Exercise aim -
Extract all records. Keep each one exact.

Records for this task -
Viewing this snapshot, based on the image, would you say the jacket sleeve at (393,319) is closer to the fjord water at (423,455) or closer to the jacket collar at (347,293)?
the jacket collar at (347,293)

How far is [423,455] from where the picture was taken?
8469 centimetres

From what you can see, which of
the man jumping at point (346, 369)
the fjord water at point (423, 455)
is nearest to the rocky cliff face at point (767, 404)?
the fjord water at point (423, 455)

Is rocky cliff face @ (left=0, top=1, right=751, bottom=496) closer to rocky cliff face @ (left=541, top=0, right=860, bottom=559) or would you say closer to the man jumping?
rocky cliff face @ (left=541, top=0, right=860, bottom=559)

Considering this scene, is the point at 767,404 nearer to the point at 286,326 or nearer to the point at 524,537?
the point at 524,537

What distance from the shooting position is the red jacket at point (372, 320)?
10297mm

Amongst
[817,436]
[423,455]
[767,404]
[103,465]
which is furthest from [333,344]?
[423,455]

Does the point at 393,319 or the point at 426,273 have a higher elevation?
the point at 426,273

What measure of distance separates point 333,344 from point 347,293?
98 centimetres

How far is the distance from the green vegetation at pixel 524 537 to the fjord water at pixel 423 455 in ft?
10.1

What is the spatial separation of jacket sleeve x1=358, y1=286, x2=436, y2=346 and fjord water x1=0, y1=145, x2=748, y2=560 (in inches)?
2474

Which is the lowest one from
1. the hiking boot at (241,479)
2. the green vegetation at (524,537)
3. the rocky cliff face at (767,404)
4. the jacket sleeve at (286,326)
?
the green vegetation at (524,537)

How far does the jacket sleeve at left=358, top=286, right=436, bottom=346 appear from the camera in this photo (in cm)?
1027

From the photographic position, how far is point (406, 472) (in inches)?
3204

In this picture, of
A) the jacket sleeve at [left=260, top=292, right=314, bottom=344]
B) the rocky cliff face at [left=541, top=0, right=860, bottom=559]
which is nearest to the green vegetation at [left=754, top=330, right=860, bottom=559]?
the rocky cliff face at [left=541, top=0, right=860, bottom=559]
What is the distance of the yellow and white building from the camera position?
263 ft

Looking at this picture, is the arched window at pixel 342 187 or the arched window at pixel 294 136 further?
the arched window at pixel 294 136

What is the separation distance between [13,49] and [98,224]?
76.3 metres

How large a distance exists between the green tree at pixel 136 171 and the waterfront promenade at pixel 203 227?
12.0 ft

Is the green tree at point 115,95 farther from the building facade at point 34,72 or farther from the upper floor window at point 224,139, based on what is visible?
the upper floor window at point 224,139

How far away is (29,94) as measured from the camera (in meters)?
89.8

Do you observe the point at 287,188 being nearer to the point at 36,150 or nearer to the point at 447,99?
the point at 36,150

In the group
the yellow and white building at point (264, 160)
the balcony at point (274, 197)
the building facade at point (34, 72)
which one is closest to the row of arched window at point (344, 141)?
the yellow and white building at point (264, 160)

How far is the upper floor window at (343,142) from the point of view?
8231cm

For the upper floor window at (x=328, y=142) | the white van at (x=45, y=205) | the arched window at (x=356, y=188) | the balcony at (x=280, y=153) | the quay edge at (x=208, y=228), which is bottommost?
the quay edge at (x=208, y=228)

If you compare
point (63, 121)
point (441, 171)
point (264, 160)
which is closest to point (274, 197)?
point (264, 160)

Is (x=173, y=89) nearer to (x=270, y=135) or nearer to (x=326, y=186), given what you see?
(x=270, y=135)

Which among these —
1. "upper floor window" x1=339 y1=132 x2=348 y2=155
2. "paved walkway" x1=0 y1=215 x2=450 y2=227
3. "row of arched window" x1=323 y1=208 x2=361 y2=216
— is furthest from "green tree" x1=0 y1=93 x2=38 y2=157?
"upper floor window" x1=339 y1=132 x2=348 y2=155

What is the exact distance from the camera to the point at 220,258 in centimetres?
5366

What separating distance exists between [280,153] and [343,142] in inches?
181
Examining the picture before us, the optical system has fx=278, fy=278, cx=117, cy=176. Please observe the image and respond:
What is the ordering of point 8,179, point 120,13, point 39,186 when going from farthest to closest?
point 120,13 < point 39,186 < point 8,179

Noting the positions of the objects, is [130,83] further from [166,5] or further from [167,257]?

Task response -
Viewing this snapshot, based on the image, would you say the jacket sleeve at (393,319) is closer to the fjord water at (423,455) or closer to the jacket collar at (347,293)?
the jacket collar at (347,293)

How far is [423,455] from where the picture was taken?
8469 centimetres

From what you can see, which of
the man jumping at point (346, 369)
the fjord water at point (423, 455)
is nearest to the rocky cliff face at point (767, 404)?
the fjord water at point (423, 455)

Is rocky cliff face @ (left=0, top=1, right=751, bottom=496) closer to rocky cliff face @ (left=541, top=0, right=860, bottom=559) or would you say closer to the man jumping?
rocky cliff face @ (left=541, top=0, right=860, bottom=559)

Considering this scene, is the point at 767,404 nearer to the point at 286,326 or nearer to the point at 524,537?
the point at 524,537

What distance from the shooting position is the red jacket at point (372, 320)?
10297mm

Amongst
[817,436]
[423,455]
[767,404]
[103,465]
which is furthest from [333,344]?
[423,455]

Does the point at 393,319 or the point at 426,273 have a higher elevation?
the point at 426,273

What measure of distance separates point 333,344 from point 347,293?
98 centimetres

How far is the distance from the green vegetation at pixel 524 537 to the fjord water at pixel 423 455 in ft?
10.1

What is the spatial separation of jacket sleeve x1=358, y1=286, x2=436, y2=346 and fjord water x1=0, y1=145, x2=748, y2=560 (in inches)?
2474

Which is the lowest one from
1. the hiking boot at (241,479)
2. the green vegetation at (524,537)
3. the rocky cliff face at (767,404)
4. the jacket sleeve at (286,326)
?
the green vegetation at (524,537)

How far does the jacket sleeve at left=358, top=286, right=436, bottom=346 appear from the camera in this photo (in cm)?
1027

From the photographic position, how far is point (406, 472) (in inches)?
3204

In this picture, of
A) the jacket sleeve at [left=260, top=292, right=314, bottom=344]
B) the rocky cliff face at [left=541, top=0, right=860, bottom=559]
which is nearest to the green vegetation at [left=754, top=330, right=860, bottom=559]?
the rocky cliff face at [left=541, top=0, right=860, bottom=559]
What is the distance of the yellow and white building from the camera position?
263 ft

Looking at this picture, is the arched window at pixel 342 187 or the arched window at pixel 294 136 further?
the arched window at pixel 294 136

What is the separation distance between [13,49] and [98,224]?
76.3 metres

How large a distance exists between the green tree at pixel 136 171 and the waterfront promenade at pixel 203 227?
12.0 ft

Is the green tree at point 115,95 farther from the building facade at point 34,72 or farther from the upper floor window at point 224,139, based on what is visible?
the upper floor window at point 224,139

How far away is (29,94) as measured from the camera (in meters)?
89.8

Do you observe the point at 287,188 being nearer to the point at 36,150 or nearer to the point at 447,99?
the point at 36,150

In the group
the yellow and white building at point (264, 160)
the balcony at point (274, 197)
the building facade at point (34, 72)
which one is closest to the row of arched window at point (344, 141)?
the yellow and white building at point (264, 160)

How far is the upper floor window at (343,142) from the point of view?
8231cm

For the upper floor window at (x=328, y=142) | the white van at (x=45, y=205) | the arched window at (x=356, y=188) | the balcony at (x=280, y=153) | the quay edge at (x=208, y=228), which is bottommost?
the quay edge at (x=208, y=228)

If you compare
point (63, 121)
point (441, 171)
point (264, 160)
which is closest to point (274, 197)?
point (264, 160)

Is (x=173, y=89) nearer to (x=270, y=135) or nearer to (x=326, y=186), given what you see?
(x=270, y=135)

Which among these —
1. "upper floor window" x1=339 y1=132 x2=348 y2=155
2. "paved walkway" x1=0 y1=215 x2=450 y2=227
3. "row of arched window" x1=323 y1=208 x2=361 y2=216
— is furthest from "green tree" x1=0 y1=93 x2=38 y2=157?
"upper floor window" x1=339 y1=132 x2=348 y2=155

What is the exact distance from the camera to the point at 220,258 in centimetres?
5366

What separating distance exists between [280,153] and [343,142] in inches?
181
Examining the picture before us, the optical system has fx=278, fy=278, cx=117, cy=176. Please observe the image and respond:
What is the ordering of point 8,179, point 120,13, point 39,186 when going from farthest to closest?
point 120,13 < point 39,186 < point 8,179

Noting the positions of the objects, is [130,83] further from [166,5] or further from [167,257]?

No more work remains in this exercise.